In its annual Top 10 Predictions of the IT services market in Asia/Pacific excluding Japan (APEJ), IDC also predicts that the economic slowdown will sustain demand for outsourcing services. The research firm believes that outsourcing and managed services will be more resilient to any curtailment in ICT spending than adjacent ICT areas since they tend to be longer term in nature and are largely driven by cost savings.
IDC also predicts that energy consumption and space constraints will continue to drive investments in transforming the data center, with virtualization and consolidation of the server environment being the initial focus. Despite vendors' attempts to brand these initiatives under the banner of 'Green IT,' the underlying objective for most organizations is around infrastructure optimization to reduce electricity costs--not just environmental sustainability.
Other predictions of IDC include: the resurrection of SaaS and the increasing adoption of Platform-as-a-Service (Paas); remote infrastructure management; increased competition in the hosting and managed services space; and innovative and creative business models to reduce operations expenditure and to ensure that vendors are more accountable for the business outcomes of an engagement.
Meanwhile, IDC expects the "war" for the SMB market to continue in 2009. This sector is expected to adopt the the PaaS models of delivering services via "the Cloud" in an attempt to drive down costs in the current economic environment.
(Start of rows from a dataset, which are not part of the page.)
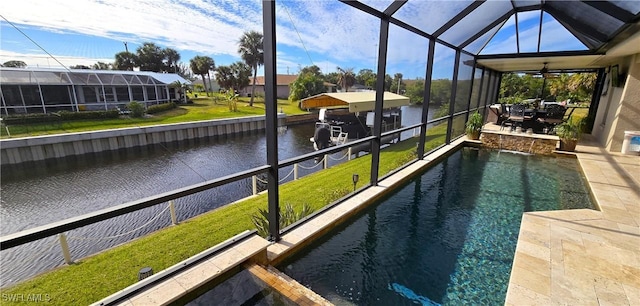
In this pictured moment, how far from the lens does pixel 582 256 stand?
2660 mm

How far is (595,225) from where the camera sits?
3307 millimetres

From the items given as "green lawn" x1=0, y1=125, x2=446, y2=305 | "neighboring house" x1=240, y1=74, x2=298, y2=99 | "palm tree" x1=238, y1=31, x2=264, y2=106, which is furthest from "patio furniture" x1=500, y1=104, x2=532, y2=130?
"neighboring house" x1=240, y1=74, x2=298, y2=99

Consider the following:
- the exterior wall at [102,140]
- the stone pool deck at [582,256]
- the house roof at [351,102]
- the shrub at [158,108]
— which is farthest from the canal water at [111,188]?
the stone pool deck at [582,256]

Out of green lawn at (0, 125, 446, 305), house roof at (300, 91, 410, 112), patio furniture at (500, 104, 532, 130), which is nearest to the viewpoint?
green lawn at (0, 125, 446, 305)

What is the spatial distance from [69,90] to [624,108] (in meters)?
21.6

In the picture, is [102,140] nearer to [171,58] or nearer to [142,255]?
[142,255]

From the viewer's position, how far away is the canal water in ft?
16.6

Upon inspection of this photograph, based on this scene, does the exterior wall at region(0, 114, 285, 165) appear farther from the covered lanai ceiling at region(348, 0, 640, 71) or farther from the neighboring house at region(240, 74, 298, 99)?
the covered lanai ceiling at region(348, 0, 640, 71)

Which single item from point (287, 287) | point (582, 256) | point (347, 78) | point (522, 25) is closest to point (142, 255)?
point (287, 287)

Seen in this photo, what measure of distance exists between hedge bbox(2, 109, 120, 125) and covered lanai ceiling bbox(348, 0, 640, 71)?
15.7 metres

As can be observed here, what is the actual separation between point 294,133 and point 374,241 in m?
16.8

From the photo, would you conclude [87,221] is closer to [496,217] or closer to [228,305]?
[228,305]

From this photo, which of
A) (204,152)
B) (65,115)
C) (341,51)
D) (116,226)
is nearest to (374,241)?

In addition, vendors are also moving towards standardizing their support service offerings, which will become even more appealing to the SMB market as they are price sensitive and looking for quick and expedient ways to scale up their business. IDC believes that vendors that are able to offer remote, host-based, automated delivery of services will gain favorable traction in this market segment.
"The impact of the global economic crisis on the services market has to be viewed from a number of perspectives and these are changing constantly," said Philip Carter, associate research director, IDC Asia/Pacific Services research. "The recent Satyam saga is a very good example. The implication in terms of IT governance for clients dealing with services vendors, the offshore players in particular highlights how clients have to maintain a constant balance between cost and value."
As a result of the current global economic crisis and its impact on the region, IDC has lowered its growth rate forecast for the APEJ IT services market for 2009 to a 'post-crisis' forecast of 9.6% from the previous forecast of 11.2%. This revised forecast implies a downside of US$6.5 billion for the IT services market between 2008 and 2012 in APEJ, of which, approximately $2 billion is expected in 2008 and 2009 alone (using a 2007 constant currencies exchange rate). Despite this, the APEJ IT services market is still expected to grow to $49.4 billion in 2009, driven primarily by continued demand for managed services and outsourcing, as cost management becomes a key focus for organizations in the region.